[BRIEF 1] In two sentences, summarize the forum post about Spark workers on Kubernetes.
[BRIEF 2] Return the passage of the forum post about Spark workers on Kubernetes from "I'm trying to create a distributed" to "Jupyter Development Team.", copied word for word.

[SELECTION]

<<<<

Spark workers are not accepting any job Kubernetes-Docker-Spark

0 votes

I'm trying to create a distributed spark cluster on kubernetes. for this, I've created a kubernetes cluster and on top of it i'm trying to create a spark cluster. My docker file is

# Copyright (c) Jupyter Development Team.
# Distributed under the terms of the Modified BSD License
ARG BASE_CONTAINER=jupyter/scipy-notebook
FROM $BASE_CONTAINER

LABEL maintainer="Jupyter Project <jupyter@googlegroups.com>"

>>>>

[INFORMATION SHOWN]
<<<<

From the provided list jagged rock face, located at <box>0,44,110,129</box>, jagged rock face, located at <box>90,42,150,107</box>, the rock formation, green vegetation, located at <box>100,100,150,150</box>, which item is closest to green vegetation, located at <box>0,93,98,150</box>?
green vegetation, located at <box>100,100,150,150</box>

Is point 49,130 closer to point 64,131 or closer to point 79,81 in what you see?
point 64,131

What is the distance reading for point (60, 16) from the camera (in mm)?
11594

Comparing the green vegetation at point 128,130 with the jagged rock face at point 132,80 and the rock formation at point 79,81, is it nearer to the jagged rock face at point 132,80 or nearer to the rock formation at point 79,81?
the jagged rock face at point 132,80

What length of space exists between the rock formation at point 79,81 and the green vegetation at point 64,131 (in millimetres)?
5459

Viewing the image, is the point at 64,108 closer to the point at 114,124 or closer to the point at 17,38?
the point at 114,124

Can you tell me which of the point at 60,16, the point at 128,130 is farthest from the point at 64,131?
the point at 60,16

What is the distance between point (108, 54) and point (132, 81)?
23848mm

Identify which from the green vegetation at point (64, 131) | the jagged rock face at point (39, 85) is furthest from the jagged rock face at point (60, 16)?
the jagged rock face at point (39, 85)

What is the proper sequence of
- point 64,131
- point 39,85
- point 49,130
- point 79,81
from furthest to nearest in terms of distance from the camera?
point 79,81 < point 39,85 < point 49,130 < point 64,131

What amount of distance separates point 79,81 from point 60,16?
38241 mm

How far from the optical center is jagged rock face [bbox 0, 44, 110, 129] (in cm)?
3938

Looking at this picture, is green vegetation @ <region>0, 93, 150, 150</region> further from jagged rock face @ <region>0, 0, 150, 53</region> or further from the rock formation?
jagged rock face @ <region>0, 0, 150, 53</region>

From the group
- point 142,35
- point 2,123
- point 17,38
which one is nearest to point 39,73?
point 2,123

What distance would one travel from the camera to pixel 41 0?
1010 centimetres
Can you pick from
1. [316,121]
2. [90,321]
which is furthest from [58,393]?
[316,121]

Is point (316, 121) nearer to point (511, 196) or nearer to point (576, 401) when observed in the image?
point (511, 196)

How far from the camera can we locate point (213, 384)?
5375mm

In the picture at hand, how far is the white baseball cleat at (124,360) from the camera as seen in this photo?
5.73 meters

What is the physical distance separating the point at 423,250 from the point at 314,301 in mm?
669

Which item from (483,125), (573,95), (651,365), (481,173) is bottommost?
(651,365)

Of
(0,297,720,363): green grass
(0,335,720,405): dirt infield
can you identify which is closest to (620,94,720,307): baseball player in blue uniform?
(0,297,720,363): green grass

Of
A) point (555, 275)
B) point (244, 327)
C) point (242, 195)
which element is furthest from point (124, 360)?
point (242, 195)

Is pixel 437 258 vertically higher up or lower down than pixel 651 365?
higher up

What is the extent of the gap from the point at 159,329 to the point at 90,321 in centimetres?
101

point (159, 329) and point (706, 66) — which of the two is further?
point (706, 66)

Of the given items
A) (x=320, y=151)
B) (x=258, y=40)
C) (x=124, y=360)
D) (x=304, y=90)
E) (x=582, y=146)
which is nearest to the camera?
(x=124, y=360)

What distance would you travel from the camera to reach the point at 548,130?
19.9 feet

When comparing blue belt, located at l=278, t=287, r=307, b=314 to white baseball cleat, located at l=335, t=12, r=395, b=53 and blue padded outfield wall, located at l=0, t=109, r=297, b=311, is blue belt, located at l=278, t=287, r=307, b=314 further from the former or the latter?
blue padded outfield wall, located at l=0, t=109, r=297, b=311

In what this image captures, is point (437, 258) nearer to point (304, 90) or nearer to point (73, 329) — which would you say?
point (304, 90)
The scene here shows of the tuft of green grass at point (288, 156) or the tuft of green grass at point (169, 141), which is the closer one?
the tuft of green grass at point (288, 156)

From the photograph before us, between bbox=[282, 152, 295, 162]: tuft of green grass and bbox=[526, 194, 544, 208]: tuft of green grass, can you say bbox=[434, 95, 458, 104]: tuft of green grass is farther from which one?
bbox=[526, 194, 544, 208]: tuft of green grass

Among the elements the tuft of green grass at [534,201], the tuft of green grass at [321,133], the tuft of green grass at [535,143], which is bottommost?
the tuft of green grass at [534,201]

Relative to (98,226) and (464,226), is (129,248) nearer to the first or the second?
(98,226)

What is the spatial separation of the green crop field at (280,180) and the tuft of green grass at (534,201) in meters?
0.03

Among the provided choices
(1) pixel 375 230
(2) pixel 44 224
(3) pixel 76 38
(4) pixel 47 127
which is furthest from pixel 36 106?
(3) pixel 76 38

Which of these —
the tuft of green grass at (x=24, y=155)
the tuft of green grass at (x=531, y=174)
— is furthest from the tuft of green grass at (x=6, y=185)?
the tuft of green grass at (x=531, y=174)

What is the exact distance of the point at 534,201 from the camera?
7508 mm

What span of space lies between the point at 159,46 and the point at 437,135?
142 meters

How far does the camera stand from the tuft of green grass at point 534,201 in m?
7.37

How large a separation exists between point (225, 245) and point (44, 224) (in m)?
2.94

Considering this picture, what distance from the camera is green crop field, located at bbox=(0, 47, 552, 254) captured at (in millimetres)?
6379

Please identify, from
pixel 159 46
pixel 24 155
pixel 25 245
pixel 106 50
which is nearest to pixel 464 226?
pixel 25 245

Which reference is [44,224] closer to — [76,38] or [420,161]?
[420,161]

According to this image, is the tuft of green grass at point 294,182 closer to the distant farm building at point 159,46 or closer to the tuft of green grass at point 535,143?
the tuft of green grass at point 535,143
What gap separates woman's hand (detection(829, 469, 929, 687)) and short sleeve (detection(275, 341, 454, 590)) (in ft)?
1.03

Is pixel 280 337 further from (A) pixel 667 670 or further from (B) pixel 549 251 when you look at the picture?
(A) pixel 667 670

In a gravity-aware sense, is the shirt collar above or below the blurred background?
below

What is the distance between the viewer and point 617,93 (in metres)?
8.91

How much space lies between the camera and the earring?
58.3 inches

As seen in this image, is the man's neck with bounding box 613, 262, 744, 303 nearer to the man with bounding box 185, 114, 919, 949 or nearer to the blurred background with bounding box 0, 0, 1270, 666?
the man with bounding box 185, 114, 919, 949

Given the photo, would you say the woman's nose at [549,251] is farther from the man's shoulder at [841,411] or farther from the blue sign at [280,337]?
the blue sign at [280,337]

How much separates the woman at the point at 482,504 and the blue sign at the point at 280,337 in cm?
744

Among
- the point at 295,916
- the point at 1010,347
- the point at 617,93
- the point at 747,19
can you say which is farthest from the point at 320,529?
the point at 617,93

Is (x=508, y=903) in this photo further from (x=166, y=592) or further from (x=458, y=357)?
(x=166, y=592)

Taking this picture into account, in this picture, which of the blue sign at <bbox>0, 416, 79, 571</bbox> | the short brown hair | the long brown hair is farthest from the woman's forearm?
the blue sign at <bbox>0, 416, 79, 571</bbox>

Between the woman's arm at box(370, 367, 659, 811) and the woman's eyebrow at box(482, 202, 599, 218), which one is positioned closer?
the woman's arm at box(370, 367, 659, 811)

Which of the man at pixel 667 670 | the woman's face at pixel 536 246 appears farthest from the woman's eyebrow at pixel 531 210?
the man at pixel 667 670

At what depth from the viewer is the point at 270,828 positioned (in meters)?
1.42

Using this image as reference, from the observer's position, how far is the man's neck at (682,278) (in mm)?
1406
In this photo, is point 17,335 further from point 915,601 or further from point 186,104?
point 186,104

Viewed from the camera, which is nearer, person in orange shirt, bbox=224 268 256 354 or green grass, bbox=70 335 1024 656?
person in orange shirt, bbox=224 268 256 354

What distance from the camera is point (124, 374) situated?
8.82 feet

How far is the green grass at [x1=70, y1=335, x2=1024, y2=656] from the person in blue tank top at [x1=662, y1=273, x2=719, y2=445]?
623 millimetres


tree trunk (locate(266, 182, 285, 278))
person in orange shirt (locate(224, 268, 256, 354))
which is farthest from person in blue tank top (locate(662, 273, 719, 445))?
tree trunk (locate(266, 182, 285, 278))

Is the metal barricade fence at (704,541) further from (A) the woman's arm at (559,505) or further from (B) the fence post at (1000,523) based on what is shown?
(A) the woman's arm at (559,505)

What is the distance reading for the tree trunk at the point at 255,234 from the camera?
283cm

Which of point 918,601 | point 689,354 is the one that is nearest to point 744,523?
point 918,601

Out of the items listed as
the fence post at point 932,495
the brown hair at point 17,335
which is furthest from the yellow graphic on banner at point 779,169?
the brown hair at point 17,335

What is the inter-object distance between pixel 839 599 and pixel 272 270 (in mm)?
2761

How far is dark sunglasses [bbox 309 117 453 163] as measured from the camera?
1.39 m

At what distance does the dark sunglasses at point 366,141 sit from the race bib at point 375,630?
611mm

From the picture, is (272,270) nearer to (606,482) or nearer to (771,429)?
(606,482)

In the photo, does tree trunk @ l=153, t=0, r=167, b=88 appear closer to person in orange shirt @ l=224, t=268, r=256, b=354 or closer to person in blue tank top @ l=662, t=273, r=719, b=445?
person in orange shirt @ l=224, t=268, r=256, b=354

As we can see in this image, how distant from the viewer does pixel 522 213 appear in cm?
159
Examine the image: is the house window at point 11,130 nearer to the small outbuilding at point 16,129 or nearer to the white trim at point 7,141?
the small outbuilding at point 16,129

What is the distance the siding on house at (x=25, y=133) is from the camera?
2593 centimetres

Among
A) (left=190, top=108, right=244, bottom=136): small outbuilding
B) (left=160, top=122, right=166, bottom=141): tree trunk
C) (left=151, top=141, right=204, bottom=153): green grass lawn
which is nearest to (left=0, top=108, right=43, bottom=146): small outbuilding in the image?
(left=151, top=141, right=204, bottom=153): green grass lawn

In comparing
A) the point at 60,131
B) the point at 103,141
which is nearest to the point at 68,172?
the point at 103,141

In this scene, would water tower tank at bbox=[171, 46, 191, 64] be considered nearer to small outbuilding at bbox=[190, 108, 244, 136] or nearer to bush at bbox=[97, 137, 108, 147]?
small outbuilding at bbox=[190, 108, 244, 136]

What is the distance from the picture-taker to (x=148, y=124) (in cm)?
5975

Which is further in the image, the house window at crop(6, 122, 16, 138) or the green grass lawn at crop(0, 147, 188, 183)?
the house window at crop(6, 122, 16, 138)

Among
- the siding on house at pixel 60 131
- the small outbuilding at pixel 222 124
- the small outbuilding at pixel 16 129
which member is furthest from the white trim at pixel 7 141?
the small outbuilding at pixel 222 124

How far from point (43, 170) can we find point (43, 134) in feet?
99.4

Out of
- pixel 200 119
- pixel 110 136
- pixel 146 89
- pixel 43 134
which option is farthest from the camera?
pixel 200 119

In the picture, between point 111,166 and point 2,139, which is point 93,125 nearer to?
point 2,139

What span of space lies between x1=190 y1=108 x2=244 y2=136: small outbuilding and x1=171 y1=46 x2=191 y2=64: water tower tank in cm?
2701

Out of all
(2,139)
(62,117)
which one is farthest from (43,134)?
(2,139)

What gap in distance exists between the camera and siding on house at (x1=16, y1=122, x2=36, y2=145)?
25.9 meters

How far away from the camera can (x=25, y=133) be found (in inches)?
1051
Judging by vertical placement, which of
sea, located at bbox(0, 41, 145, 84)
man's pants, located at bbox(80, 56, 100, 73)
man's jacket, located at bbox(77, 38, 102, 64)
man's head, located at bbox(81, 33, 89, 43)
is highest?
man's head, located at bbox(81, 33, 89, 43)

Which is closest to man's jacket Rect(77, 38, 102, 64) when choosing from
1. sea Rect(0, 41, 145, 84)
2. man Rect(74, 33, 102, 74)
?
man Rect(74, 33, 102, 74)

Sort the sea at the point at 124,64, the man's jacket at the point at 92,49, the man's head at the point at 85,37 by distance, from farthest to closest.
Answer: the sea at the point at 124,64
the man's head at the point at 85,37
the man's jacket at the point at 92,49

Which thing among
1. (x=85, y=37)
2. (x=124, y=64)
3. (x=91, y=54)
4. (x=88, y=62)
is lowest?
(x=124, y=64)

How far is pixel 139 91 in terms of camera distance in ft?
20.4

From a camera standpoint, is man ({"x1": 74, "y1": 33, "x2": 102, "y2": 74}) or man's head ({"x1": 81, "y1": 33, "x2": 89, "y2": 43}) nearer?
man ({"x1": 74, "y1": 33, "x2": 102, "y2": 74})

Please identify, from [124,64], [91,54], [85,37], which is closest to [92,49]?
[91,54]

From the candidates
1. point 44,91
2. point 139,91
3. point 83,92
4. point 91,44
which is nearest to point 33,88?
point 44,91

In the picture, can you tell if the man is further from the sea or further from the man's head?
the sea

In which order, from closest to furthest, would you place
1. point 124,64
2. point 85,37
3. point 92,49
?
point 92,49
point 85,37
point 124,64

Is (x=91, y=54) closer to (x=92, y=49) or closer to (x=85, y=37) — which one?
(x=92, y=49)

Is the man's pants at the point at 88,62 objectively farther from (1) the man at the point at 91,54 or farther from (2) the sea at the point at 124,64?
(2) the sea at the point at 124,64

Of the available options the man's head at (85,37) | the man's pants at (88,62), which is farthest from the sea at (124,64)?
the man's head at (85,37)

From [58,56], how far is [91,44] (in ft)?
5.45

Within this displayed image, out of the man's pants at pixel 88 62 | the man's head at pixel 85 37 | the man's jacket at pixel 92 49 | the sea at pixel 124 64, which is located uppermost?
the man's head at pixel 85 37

>>>>

[EXERCISE OUTPUT 1] The post's title reports that Spark workers are not accepting any job, and the poster has created a Kubernetes cluster and is trying to build a distributed Spark cluster on top of it. The Dockerfile shown for this starts from the jupyter/scipy-notebook base container and sets a Jupyter Project maintainer label.

[EXERCISE OUTPUT 2]
I'm trying to create a distributed spark cluster on kubernetes. for this, I've created a kubernetes cluster and on top of it i'm trying to create a spark cluster. My docker file is

# Copyright (c) Jupyter Development Team.